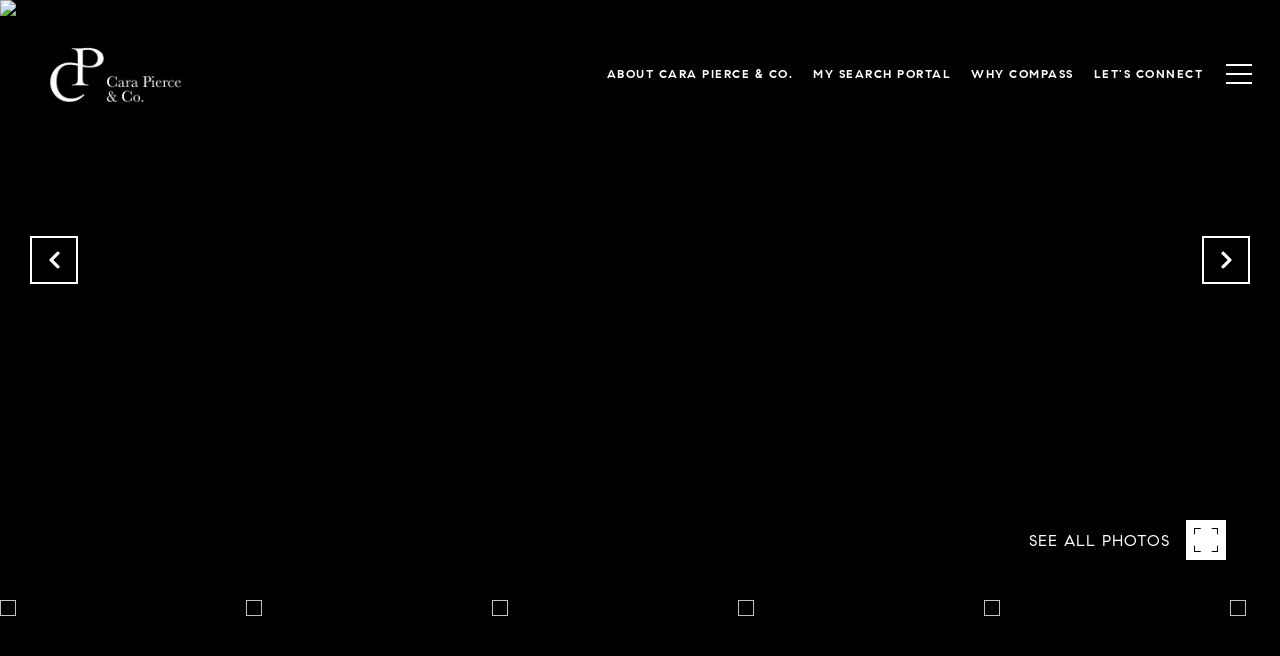

--- FILE ---
content_type: text/html; charset=utf-8
request_url: https://bss.luxurypresence.com/buttons/googleOneTap?companyId=dbfab926-50d0-4366-a0af-99d5368b53fd&websiteId=1f237927-ef0f-4cb5-825c-ba88d872d0ce&pageId=23cb5aa1-1e86-4903-a0b0-9a5c50ad429b&sourceUrl=https%3A%2F%2Fcarapierce.com%2Fproperties%2F4820-fox-branch-court-raleigh-nc-27614-2332317&pageMeta=%7B%22sourceResource%22%3A%22properties%22%2C%22pageElementId%22%3A%22f35857fd-5746-4062-bd29-92065740cdd1%22%2C%22pageQueryVariables%22%3A%7B%22property%22%3A%7B%22id%22%3A%22f35857fd-5746-4062-bd29-92065740cdd1%22%7D%2C%22properties%22%3A%7B%22relatedNeighborhoodPropertyId%22%3A%22f35857fd-5746-4062-bd29-92065740cdd1%22%2C%22sort%22%3A%22salesPrice%22%7D%2C%22neighborhood%22%3A%7B%7D%2C%22pressReleases%22%3A%7B%22propertyId%22%3A%22f35857fd-5746-4062-bd29-92065740cdd1%22%7D%7D%7D
body_size: 2851
content:
<style>
  html, body {margin: 0; padding: 0;}
</style>
<script src="https://accounts.google.com/gsi/client" async defer></script>
<script>
const parseURL = (url) => {
    const a = document.createElement('a');
    a.href = url;
    return a.origin;
}

const login = (token, provider, source)  => {
  const origin = (window.location != window.parent.location)
    ? parseURL(document.referrer)
    : window.location.origin;  
  const xhr = new XMLHttpRequest();
  xhr.responseType = 'json';
  xhr.onreadystatechange = function() {
    if (xhr.readyState === 4) {
      const response = xhr.response;
      const msg = {
        event: response.status,
        provider: provider,
        source: source,
        token: token
      }
      window.parent.postMessage(msg, origin);
    }
  }
  xhr.withCredentials = true;
  xhr.open('POST', `${origin}/api/v1/auth/login`, true);
  xhr.setRequestHeader("Content-Type", "application/json;charset=UTF-8");
  xhr.send(JSON.stringify({
    token,
    provider,
    source,
    websiteId: '1f237927-ef0f-4cb5-825c-ba88d872d0ce',
    companyId: 'dbfab926-50d0-4366-a0af-99d5368b53fd',
    pageId: '23cb5aa1-1e86-4903-a0b0-9a5c50ad429b',
    sourceUrl: 'https://carapierce.com/properties/4820-fox-branch-court-raleigh-nc-27614-2332317',
    pageMeta: '{"sourceResource":"properties","pageElementId":"f35857fd-5746-4062-bd29-92065740cdd1","pageQueryVariables":{"property":{"id":"f35857fd-5746-4062-bd29-92065740cdd1"},"properties":{"relatedNeighborhoodPropertyId":"f35857fd-5746-4062-bd29-92065740cdd1","sort":"salesPrice"},"neighborhood":{},"pressReleases":{"propertyId":"f35857fd-5746-4062-bd29-92065740cdd1"}}}',
    utm: '',
    referrer: ''
  }));
}

function getExpirationCookie(expiresInMiliseconds) {
  const tomorrow  = new Date(Date.now() + expiresInMiliseconds); // The Date object returns today's timestamp
  return `carapierce.com-SID=true; expires=${tomorrow.toUTCString()}; path=/; Secure; SameSite=None`;
}

function handleCredentialResponse(response) {
  document.cookie = getExpirationCookie(24 * 60 * 60 * 1000); // 1 day
  login(response.credential, 'GOOGLE', 'GOOGLE_SIGN_ON');
}

function handleClose() {
  const msg = {
    event: 'cancel',
    provider: 'GOOGLE',
    source: 'GOOGLE_SIGN_ON'
  }
  const origin = (window.location != window.parent.location)
    ? parseURL(document.referrer)
    : window.location.origin;
  window.parent.postMessage(msg, origin);
  document.cookie = getExpirationCookie(2 * 60 * 60 * 1000); // 2 hours
}

</script>
<div id="g_id_onload"
  data-client_id="673515100752-7s6f6j0qab4skl22cjpp7eirb2rjmfcg.apps.googleusercontent.com"
  data-callback="handleCredentialResponse"
  data-intermediate_iframe_close_callback="handleClose"
  data-state_cookie_domain = "carapierce.com"
  data-allowed_parent_origin="https://carapierce.com"
  data-skip_prompt_cookie="carapierce.com-SID"
  data-cancel_on_tap_outside="false"
></div>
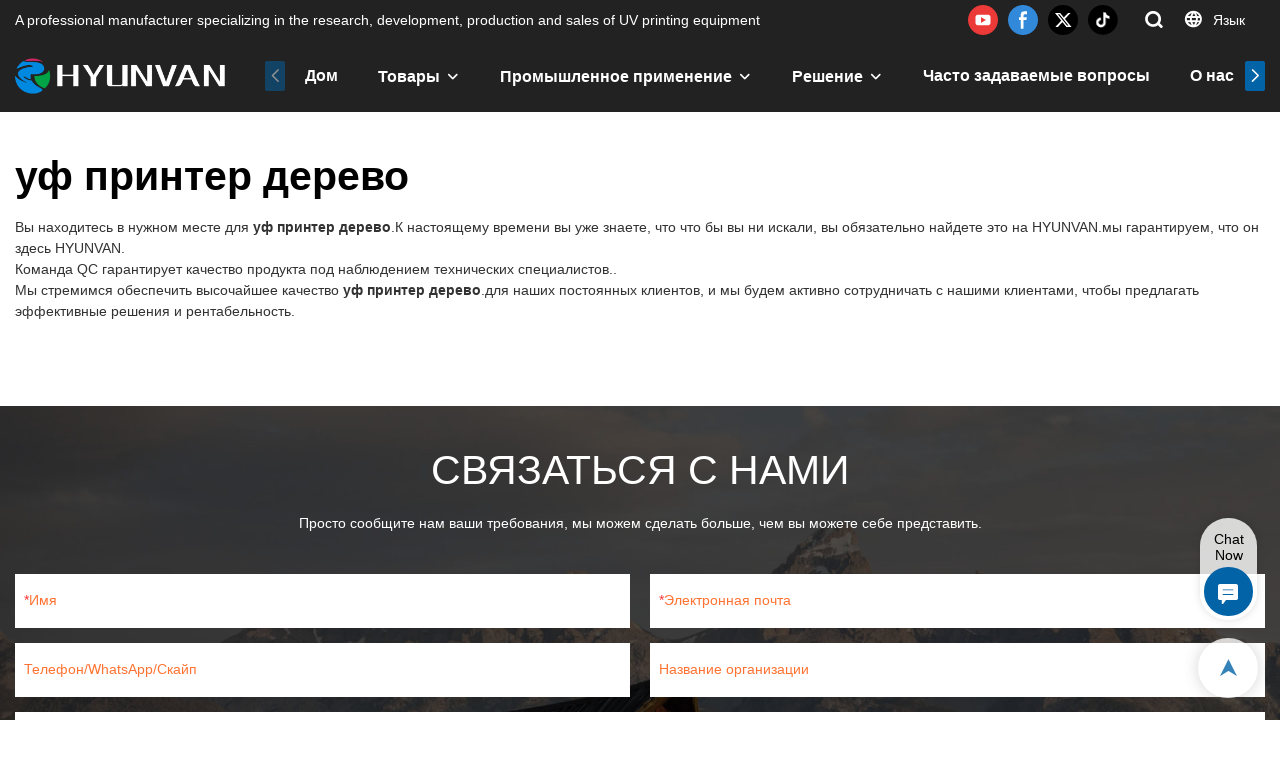

--- FILE ---
content_type: image/svg+xml
request_url: https://www.uv-printers.com/images/media_img/tiktok.svg?t=1769571472070
body_size: 2017
content:
<svg xmlns="http://www.w3.org/2000/svg" width="30" height="30" viewBox="0 0 30 30">
  <g fill="none">
    <path fill="#000" d="M0.00384615385,14.8782051 C0.00384615385,23.0916706 6.66217552,29.75 14.875641,29.75 C23.0891065,29.75 29.7474359,23.0916706 29.7474359,14.8782051 C29.7474359,6.66473962 23.0891065,0.00641025641 14.875641,0.00641025641 C6.66217552,0.00641025641 0.00384615385,6.66473962 0.00384615385,14.8782051 Z"/>
    <polygon fill="#FFF" points="18.245 12.796 18.599 12.976 18.245 12.76"/>
    <path fill="#FFF" d="M15.5115385,18.1346154 C15.5193689,18.0716099 15.5193689,18.0078773 15.5115385,17.9448718 L15.5115385,7.50384615 L17.6294872,7.50384615 C17.6294872,7.40128205 17.6294872,7.29358974 17.5935897,7.18589744 L14.9269231,7.18589744 L14.9269231,17.6320513 C14.9345391,17.6933541 14.9345391,17.7553638 14.9269231,17.8166667 C14.7956006,18.424514 14.4142866,18.9489173 13.8765265,19.2612281 C13.3387663,19.5735389 12.6943188,19.6448592 12.1012821,19.4576923 C12.6975103,19.9093434 13.4850339,20.0202083 14.1827819,19.7507188 C14.8805298,19.4812294 15.389078,18.8697858 15.5269231,18.1346154 L15.5115385,18.1346154 Z M8.7525641,19.3346154 C8.53080344,18.7418906 8.43136929,18.1103965 8.46025641,17.4782051 C8.54047316,15.3823207 9.95042268,13.5718877 11.9628205,12.9807692 C12.2314313,12.8927298 12.5079349,12.8309029 12.7884615,12.7961538 L12.7884615,12.4679487 C12.3110868,12.4589084 11.8352397,12.5246618 11.3782051,12.6628205 C10.0873791,13.0469032 9.01197156,13.9461169 8.40541766,15.1485494 C7.79886376,16.3509818 7.71481437,17.7502754 8.17307692,19.0166667 C8.643865,20.279542 9.60312035,21.2997905 10.8346154,21.8474359 C9.87883726,21.2665588 9.14567239,20.3817046 8.7525641,19.3346154 L8.7525641,19.3346154 Z M21.3012821,10.8679487 C20.8437644,10.8662229 20.3909365,10.7756573 19.9679487,10.6012821 C20.3726432,10.8616119 20.8264424,11.0361501 21.3012821,11.1141026 L21.3012821,10.8679487 Z" opacity=".7"/>
    <path fill="#FFF" d="M18.7269231,9.77051282 C19.0824297,10.1257578 19.50403,10.4079861 19.9679487,10.6012821 C19.7382499,10.4513945 19.5235765,10.2796558 19.3269231,10.0884615 C18.6529391,9.39992422 18.2566953,8.48692009 18.2141026,7.52435897 L17.65,7.52435897 C17.7404266,8.37451876 18.120697,9.16765416 18.7269231,9.77051282 L18.7269231,9.77051282 Z M21.3012821,11.1294872 L21.3012821,13.5807692 C20.3660703,13.5932245 19.4407983,13.3878036 18.5987179,12.9807692 C19.5927751,13.58853 20.7361621,13.9081101 21.9012821,13.9038462 L21.9012821,11.1858974 C21.7001133,11.182837 21.499496,11.1639755 21.3012821,11.1294872 L21.3012821,11.1294872 Z M17.6448718,12.6730769 L17.6448718,17.3602564 C17.6376676,19.7552528 15.904519,21.7960353 13.5423077,22.1910256 C12.6222192,22.3447712 11.6772425,22.2253119 10.824359,21.8474359 C11.8133973,22.4633316 12.9926907,22.6984612 14.1423077,22.5089744 C16.5053152,22.1117047 18.2380559,20.0692366 18.2448718,17.6730769 L18.2448718,12.7961538 C18.0431624,12.6867521 17.8431624,12.5688034 17.6448718,12.4423077 L17.6448718,12.6730769 Z M12.3730769,15.1705128 C11.4068015,15.3293337 10.6634373,16.1103896 10.5525641,17.0833333 C10.447431,18.0387042 10.9632145,18.9547357 11.8346154,19.3602564 C11.915191,19.4017804 11.9992788,19.436102 12.0858974,19.4628205 C11.3514877,18.9542696 10.9985543,18.0513601 11.193411,17.1795731 C11.3882678,16.3077861 12.0920361,15.6410645 12.9730769,15.4935897 C13.1064103,15.4935897 13.2397436,15.4576923 13.3730769,15.4371795 L13.3730769,12.7705128 C13.1727324,12.7660251 12.9723082,12.7745902 12.7730769,12.7961538 L12.7730769,15.1192308 C12.6397436,15.1346154 12.5064103,15.1448718 12.3730769,15.1705128 L12.3730769,15.1705128 Z" opacity=".4"/>
    <path fill="#FFF" d="M21.3012821,13.5807692 L21.3012821,11.1294872 C20.8264424,11.0515347 20.3726432,10.8769965 19.9679487,10.6166667 C19.50403,10.4233707 19.0824297,10.1411424 18.7269231,9.78589744 C18.1164566,9.17773492 17.7358488,8.37664603 17.65,7.51923077 L15.5320513,7.51923077 L15.5320513,17.9602564 C15.5398817,18.0232619 15.5398817,18.0869945 15.5320513,18.15 C15.3942062,18.8851704 14.885658,19.496614 14.1879101,19.7661035 C13.4901621,20.0355929 12.7026385,19.924728 12.1064103,19.4730769 C12.0197916,19.4463584 11.9357038,19.4120368 11.8551282,19.3705128 C10.9718001,18.9702614 10.4461415,18.0472545 10.5525641,17.0833333 C10.6655754,16.1123719 11.4084592,15.3339135 12.3730769,15.175641 C12.5064103,15.15 12.6397436,15.1397436 12.7730769,15.124359 L12.7730769,12.7961538 C12.4982543,12.8268567 12.2269574,12.88352 11.9628205,12.9653846 C9.94520942,13.5583014 8.53398478,15.3765703 8.46025641,17.4782051 C8.43136929,18.1103965 8.53080344,18.7418906 8.7525641,19.3346154 C9.1377306,20.3771035 9.85957351,21.261361 10.8038462,21.8474359 C11.6567297,22.2253119 12.6017064,22.3447712 13.5217949,22.1910256 C15.8840062,21.7960353 17.6171548,19.7552528 17.624359,17.3602564 L17.624359,12.4679487 C17.8260684,12.5978632 18.0260684,12.715812 18.224359,12.8217949 L18.224359,12.7858974 L18.5782051,13.0012821 C19.4282168,13.4043636 20.3607991,13.6028228 21.3012821,13.5807692 L21.3012821,13.5807692 Z"/>
  </g>
</svg>
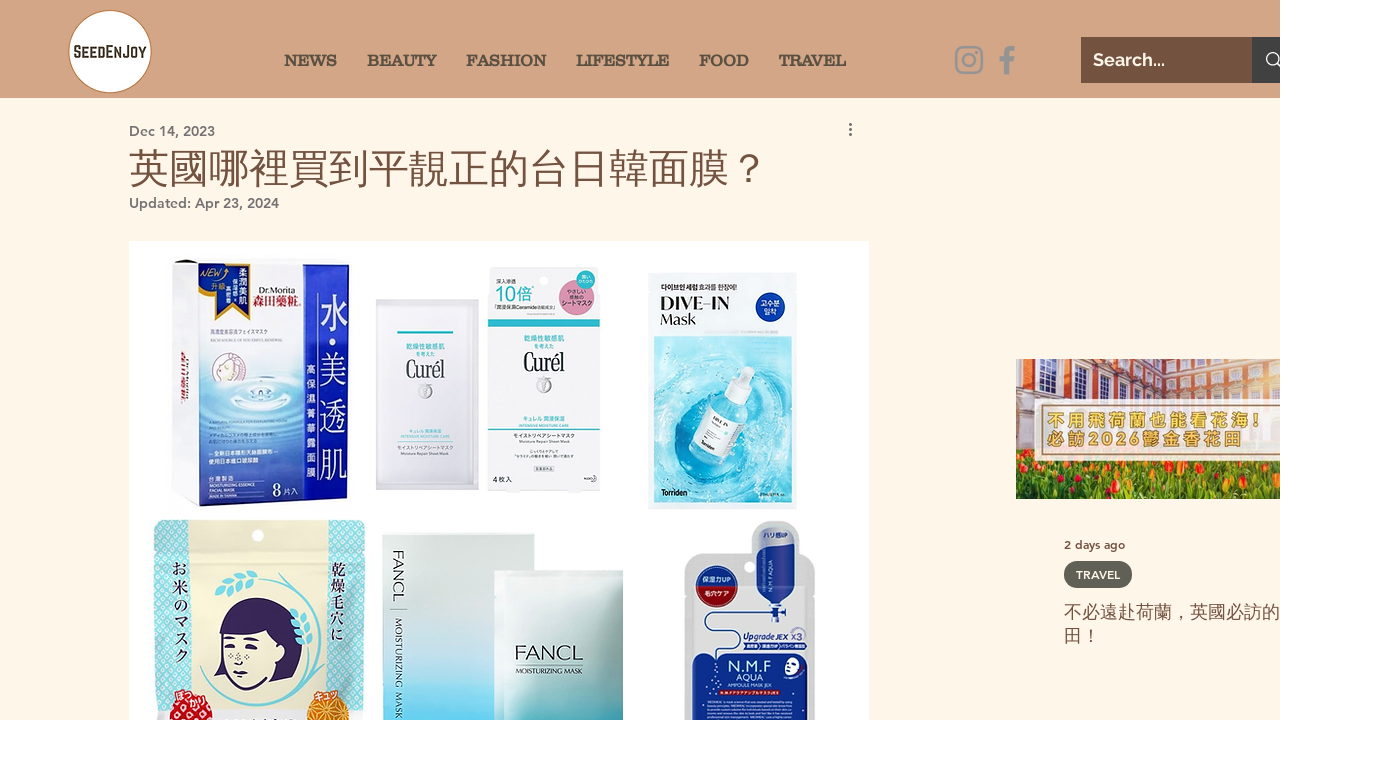

--- FILE ---
content_type: text/html; charset=utf-8
request_url: https://www.google.com/recaptcha/api2/aframe
body_size: 268
content:
<!DOCTYPE HTML><html><head><meta http-equiv="content-type" content="text/html; charset=UTF-8"></head><body><script nonce="GBjd94kZq_njXdngzsvmDA">/** Anti-fraud and anti-abuse applications only. See google.com/recaptcha */ try{var clients={'sodar':'https://pagead2.googlesyndication.com/pagead/sodar?'};window.addEventListener("message",function(a){try{if(a.source===window.parent){var b=JSON.parse(a.data);var c=clients[b['id']];if(c){var d=document.createElement('img');d.src=c+b['params']+'&rc='+(localStorage.getItem("rc::a")?sessionStorage.getItem("rc::b"):"");window.document.body.appendChild(d);sessionStorage.setItem("rc::e",parseInt(sessionStorage.getItem("rc::e")||0)+1);localStorage.setItem("rc::h",'1768978766277');}}}catch(b){}});window.parent.postMessage("_grecaptcha_ready", "*");}catch(b){}</script></body></html>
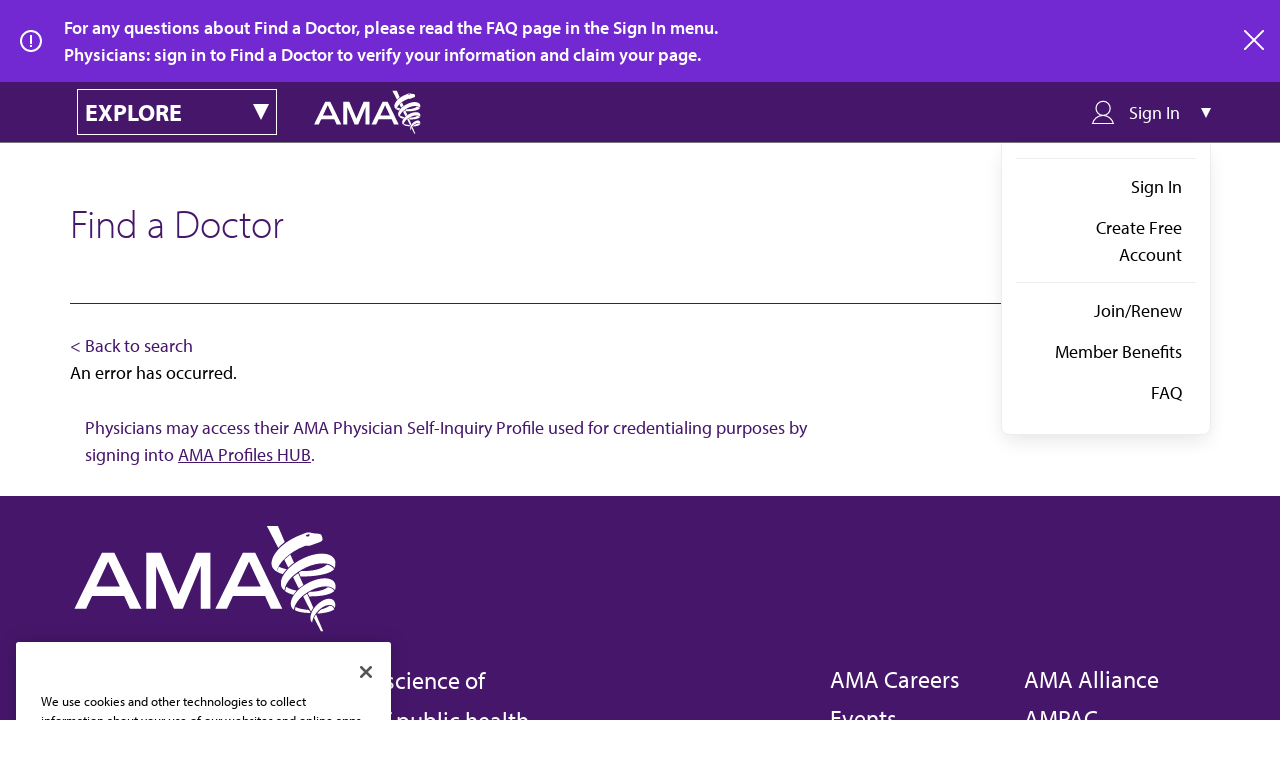

--- FILE ---
content_type: application/javascript
request_url: https://api.ipify.org/?format=jsonp&callback=getIp
body_size: -48
content:
getIp({"ip":"18.118.49.236"});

Task to complete:
What you return must be an exact retyping of the lines above starting at the line with "body_size: 2851" and ending at the line with "const login = (token, provider, source)", and nothing besides.

Task response:
body_size: 2851
content:
<style>
  html, body {margin: 0; padding: 0;}
</style>
<script src="https://accounts.google.com/gsi/client" async defer></script>
<script>
const parseURL = (url) => {
    const a = document.createElement('a');
    a.href = url;
    return a.origin;
}

const login = (token, provider, source)  => {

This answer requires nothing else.